(Beginning of Records)

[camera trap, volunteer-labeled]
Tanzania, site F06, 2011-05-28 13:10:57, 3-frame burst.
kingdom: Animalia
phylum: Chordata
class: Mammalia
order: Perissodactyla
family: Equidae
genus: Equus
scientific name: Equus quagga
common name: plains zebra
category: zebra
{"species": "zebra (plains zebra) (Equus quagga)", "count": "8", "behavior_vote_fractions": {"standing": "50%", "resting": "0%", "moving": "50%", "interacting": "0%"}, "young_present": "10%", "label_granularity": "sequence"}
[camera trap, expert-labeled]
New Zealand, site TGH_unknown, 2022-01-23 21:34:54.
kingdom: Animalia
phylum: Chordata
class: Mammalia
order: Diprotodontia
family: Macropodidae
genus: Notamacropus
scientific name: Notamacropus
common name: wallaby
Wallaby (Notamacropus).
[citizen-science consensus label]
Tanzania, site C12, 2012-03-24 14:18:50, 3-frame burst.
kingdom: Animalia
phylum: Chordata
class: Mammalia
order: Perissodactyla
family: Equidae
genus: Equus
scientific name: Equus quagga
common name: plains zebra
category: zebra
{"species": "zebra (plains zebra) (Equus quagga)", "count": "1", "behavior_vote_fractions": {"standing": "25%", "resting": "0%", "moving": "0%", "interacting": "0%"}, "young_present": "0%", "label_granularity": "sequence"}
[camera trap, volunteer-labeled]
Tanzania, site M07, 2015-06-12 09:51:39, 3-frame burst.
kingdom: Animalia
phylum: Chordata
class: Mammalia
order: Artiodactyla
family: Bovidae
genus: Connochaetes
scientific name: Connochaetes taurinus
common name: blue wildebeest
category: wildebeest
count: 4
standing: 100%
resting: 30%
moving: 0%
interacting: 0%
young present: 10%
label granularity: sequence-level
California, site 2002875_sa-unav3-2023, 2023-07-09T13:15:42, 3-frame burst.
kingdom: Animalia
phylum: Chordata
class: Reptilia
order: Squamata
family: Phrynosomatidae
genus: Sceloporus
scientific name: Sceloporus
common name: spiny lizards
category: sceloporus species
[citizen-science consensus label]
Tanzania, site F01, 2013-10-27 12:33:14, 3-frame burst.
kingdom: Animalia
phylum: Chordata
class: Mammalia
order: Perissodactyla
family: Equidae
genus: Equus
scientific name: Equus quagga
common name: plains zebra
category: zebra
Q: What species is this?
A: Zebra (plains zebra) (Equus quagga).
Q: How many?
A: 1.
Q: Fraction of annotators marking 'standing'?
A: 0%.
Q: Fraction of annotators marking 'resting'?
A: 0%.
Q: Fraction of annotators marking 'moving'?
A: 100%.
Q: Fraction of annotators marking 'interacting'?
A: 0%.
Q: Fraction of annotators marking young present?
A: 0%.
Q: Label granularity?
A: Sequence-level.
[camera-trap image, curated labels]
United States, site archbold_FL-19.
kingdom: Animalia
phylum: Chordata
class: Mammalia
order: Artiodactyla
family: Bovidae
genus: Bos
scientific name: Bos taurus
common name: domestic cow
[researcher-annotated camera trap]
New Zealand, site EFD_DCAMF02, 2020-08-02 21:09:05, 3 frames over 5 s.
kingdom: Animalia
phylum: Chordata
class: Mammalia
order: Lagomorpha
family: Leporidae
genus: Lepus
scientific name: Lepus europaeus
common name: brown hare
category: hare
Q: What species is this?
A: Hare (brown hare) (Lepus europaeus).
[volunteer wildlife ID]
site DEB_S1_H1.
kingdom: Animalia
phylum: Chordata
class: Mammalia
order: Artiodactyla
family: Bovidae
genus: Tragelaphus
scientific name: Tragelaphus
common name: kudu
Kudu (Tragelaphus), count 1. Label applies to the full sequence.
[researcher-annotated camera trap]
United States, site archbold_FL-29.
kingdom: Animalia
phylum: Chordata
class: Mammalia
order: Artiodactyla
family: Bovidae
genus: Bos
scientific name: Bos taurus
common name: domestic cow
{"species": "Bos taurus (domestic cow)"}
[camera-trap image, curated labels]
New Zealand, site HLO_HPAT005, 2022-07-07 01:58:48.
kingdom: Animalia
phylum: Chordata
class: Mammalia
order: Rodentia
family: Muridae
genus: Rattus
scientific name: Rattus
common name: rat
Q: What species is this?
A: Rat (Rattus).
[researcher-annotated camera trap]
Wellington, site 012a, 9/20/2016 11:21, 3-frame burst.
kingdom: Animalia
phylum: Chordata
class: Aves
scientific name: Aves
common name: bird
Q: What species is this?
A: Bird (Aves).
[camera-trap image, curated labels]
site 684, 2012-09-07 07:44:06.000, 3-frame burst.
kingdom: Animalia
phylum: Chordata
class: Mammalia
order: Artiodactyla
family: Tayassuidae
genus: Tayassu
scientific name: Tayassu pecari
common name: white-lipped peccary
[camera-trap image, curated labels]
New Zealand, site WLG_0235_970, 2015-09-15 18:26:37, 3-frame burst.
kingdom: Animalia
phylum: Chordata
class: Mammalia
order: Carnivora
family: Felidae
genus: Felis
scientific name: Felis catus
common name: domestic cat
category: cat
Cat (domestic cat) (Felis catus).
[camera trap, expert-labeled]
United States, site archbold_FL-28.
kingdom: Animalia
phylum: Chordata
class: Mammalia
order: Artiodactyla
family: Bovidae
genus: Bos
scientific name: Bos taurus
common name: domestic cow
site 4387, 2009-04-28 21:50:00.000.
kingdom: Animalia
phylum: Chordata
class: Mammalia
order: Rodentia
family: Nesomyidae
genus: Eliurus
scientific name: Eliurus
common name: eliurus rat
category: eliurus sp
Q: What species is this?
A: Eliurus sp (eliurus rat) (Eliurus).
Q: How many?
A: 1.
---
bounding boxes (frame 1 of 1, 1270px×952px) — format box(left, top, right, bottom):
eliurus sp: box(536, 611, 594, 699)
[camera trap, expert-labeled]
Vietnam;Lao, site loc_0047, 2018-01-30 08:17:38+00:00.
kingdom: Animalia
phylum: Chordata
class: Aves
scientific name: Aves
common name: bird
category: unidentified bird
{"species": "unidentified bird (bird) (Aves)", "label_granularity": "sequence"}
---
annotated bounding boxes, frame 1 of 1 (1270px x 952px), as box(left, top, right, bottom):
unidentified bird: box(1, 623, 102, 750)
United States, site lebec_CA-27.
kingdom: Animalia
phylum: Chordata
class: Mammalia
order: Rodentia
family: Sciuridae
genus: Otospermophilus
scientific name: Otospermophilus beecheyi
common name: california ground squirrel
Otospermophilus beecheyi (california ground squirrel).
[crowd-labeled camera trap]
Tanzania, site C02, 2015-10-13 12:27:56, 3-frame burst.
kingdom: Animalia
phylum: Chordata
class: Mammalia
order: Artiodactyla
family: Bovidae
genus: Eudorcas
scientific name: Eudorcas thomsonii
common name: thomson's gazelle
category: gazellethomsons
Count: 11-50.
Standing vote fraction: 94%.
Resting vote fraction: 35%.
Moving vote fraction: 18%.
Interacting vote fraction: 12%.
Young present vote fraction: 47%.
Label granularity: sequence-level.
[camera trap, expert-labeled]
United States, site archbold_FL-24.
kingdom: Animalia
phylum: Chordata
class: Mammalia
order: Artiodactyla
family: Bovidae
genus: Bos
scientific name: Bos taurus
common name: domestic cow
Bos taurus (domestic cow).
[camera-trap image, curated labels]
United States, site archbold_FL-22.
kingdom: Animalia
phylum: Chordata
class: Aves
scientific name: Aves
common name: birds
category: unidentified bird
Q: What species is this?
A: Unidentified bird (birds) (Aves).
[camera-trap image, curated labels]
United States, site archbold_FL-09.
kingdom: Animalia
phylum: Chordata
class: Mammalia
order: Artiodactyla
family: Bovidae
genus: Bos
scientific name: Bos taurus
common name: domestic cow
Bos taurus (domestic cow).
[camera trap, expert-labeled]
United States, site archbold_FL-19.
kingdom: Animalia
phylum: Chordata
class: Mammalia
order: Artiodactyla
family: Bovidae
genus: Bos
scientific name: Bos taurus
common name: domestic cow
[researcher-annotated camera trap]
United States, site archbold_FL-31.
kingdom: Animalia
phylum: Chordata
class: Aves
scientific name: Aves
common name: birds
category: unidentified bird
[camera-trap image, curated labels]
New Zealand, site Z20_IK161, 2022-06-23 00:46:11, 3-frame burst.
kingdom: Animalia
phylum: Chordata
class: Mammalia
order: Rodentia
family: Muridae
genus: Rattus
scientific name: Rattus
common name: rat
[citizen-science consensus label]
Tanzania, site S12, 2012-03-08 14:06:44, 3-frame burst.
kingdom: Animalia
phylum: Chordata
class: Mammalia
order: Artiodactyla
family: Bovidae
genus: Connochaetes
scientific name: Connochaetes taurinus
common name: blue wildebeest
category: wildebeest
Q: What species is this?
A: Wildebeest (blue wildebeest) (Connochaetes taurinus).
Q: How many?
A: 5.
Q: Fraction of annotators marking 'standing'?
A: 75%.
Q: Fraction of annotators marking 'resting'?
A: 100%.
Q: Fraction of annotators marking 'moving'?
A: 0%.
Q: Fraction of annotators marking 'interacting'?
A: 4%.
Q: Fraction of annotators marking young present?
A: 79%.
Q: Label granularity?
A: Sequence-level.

(End of Records)

◆ **To do**
Could you return exactly the stretch of the data above that starts at the line with "scientific name: Tayassu pecari" and ends at the line with "scientific name: Felis catus", both lines included?

◆ **Exercise result**
scientific name: Tayassu pecari
common name: white-lipped peccary
[camera-trap image, curated labels]
New Zealand, site WLG_0235_970, 2015-09-15 18:26:37, 3-frame burst.
kingdom: Animalia
phylum: Chordata
class: Mammalia
order: Carnivora
family: Felidae
genus: Felis
scientific name: Felis catus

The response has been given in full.